Given request - Extend the 2016 year-in-review post beyond its last sentence.

Selected text -
--- Start ---
2016 Year in Review

In rough sequential order, a run-down of my 2016:

In January and February I burst my ski ego. Racing for CMU’s ski team humbled me, being both out-skied and out-drank by a group of fun-loving undergrads. East Coast ice is tricky, especially after 4:00 am Fireball shots. Oh, college.

Practice at Seven Springs

Mark, taking his "senior" run at Sawmill.
Mark, taking his "senior" run at Sawmill.

Sloane, showing off her bases at regionals.
Sloane, showing off her bases at regionals.


March brought me and friends to the Arizona for a hairball trip down the Upper Salt River.
The Upper Salt River Crew

The landscape we traveled through remains my favorite of river passageways. Pity we only managed the first 20 miles of it, owing to a certain incident in which I flipped my boat and lost the oars during the very first stretch of river where we weren’t stuck on rocks. Camilo’s ingenuity and paddle-guiding prowess saved the day, along with Anne’s optimism, Saskia’s graciousness, Jason’s steadfastness, Jon’s fun-loving enthusiasm, Gordon’s hearty good cheer, and Sagar’s selfless support of his friends (dispite near hypothermia, stomach illness, closed roads, flat tires, and other mishaps).
--- End ---
Material provided -
--- Start ---
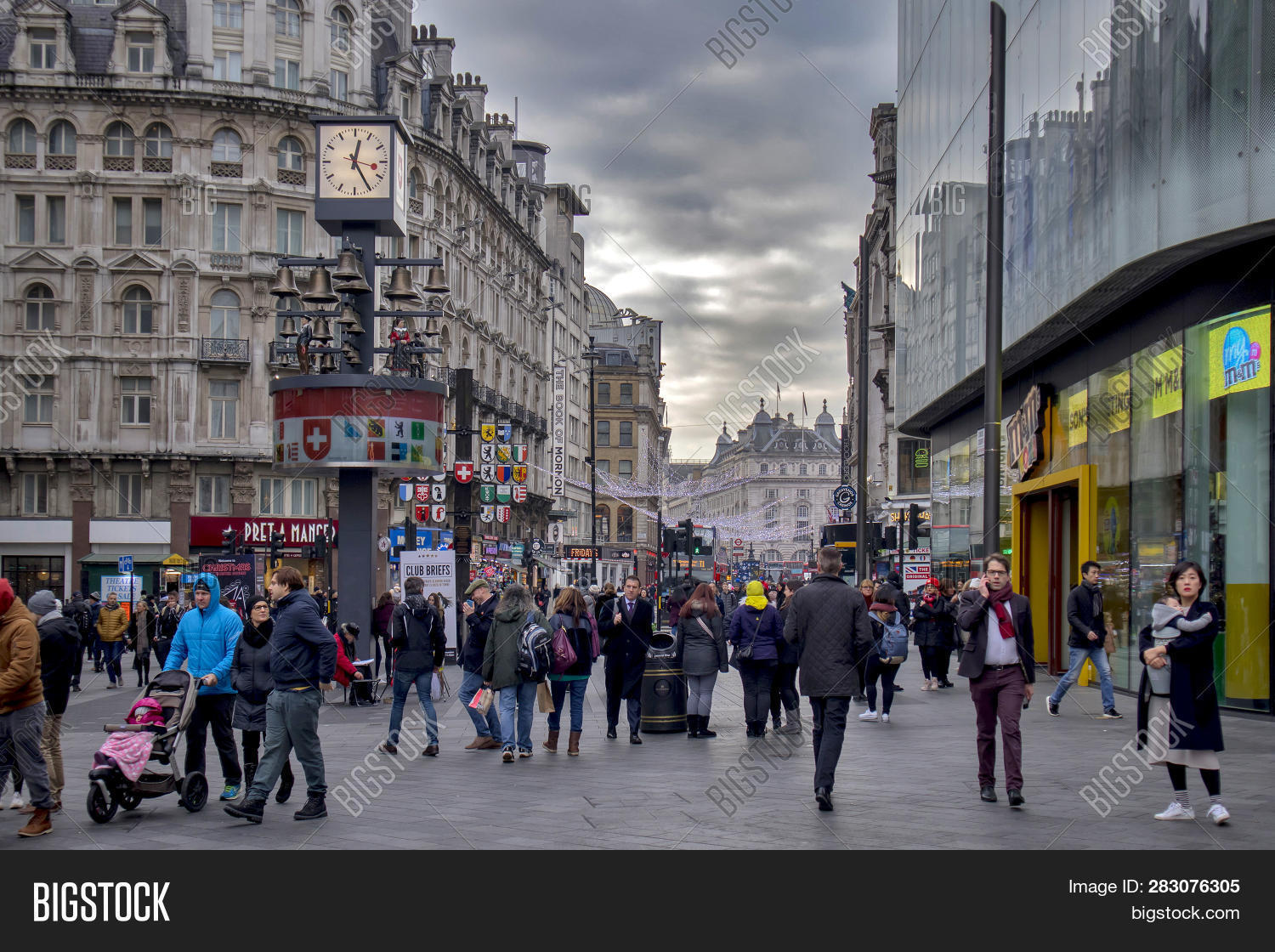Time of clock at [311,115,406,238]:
--- End ---
Expected answer -
Gordon and Jon in Rat Trap Rapid




Anne takes in the morning desert on our last day

The trip coincided with my brother-in-law Tory’s 40th birthday, providing a wonderful occasion to celebrate him and reconnect with coworkers from Arizona Pain Specialists.

Happy 40th Birthday Tory!

My light load in January and February to accommodate travelling every weekend to a ski tournament corresponded to a heavy load in March and April that nearly sunk me. I made it out (and, to the best of my knowledge, passed all of my classes).

Hope's a doctor!

May took me to Seattle to celebrate Hope’s graduation from med school and for a sailing trip to Blakey Island with quadlings.

The Blakely Island Crew. Thanks, Gordon, for hosting!

I spent the summer working for CREATE Lab under Randy Sargent, building visualizations of environmental data on a planetary scale, e.g. the animation below of the seasonal advance and retreat of vegetation (green = vegetation, white = no vegetation). I loved the work, and the lab challenged me every day to think about the values I brought to work and how to affect positive change.

Austin? Austin. I went to Austin to revel in Erik’s last days of bachelordom. Austin is a super fun place. Enough said about Austin.

I spend most of the winter, spring and summer running. I’m not surprised by this, given the lack of mountains around Pittsburgh. I ran the Pittsburgh Marathon in Boston-qualifying time in May, and attempted to outrun old age in July by participating in the Never Summer 100k ultramarathon with TJ.
I should note that after the 100k race, I’ve barely run (or done anything active) at all. Good riddance.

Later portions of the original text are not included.